## THE EXERCISE
According to the passage on the Koran's origins below, under which leader was the final authoritative written form of the Koran completed, and in what year?

However, these claims are strongly disputed by Muslim scholars, with Mustafa Shah from the School of Oriental and African Studies in London also telling the paper: 'If anything, the manuscript has consolidated traditional accounts of the Koran's origins.' The Prophet Muhammad is thought to have founded Islam sometime after 610AD and the first Muslim community was founded in Medina in 622AD. During this time the Koran was memorised and recited orally but Caliph Abu Bakr, the first leader of the Muslim community after Muhammad's death, ordered the Koranic material to be collected into a book.

The final authoritative written form was not completed until 650AD under the third leader Caliph Uthman. Professor Nadir Dinshaw, who studies interreligious relations at the University of Birmingham, described the discovery as 'startling'. When it was found last month he said: 'This could well take us back to within a few years of the actual founding of Islam. 'According to Muslim tradition, the Prophet Muhammad received the revelations that form the Qur'an, the scripture of Islam, between the years AD 610 and 632, the year of his death. 'At this time, the divine message was not compiled into the book form in which it appears today. Instead, the revelations were preserved in 'the memories of men'.
'Parts of it had also been written down on parchment, stone, palm leaves and the shoulder blades of camels.

## COLLECTED DATA
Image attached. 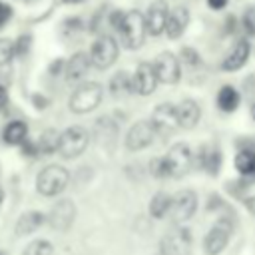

## RESPONSE BELOW
Under the third leader, Caliph Uthman, in 650AD.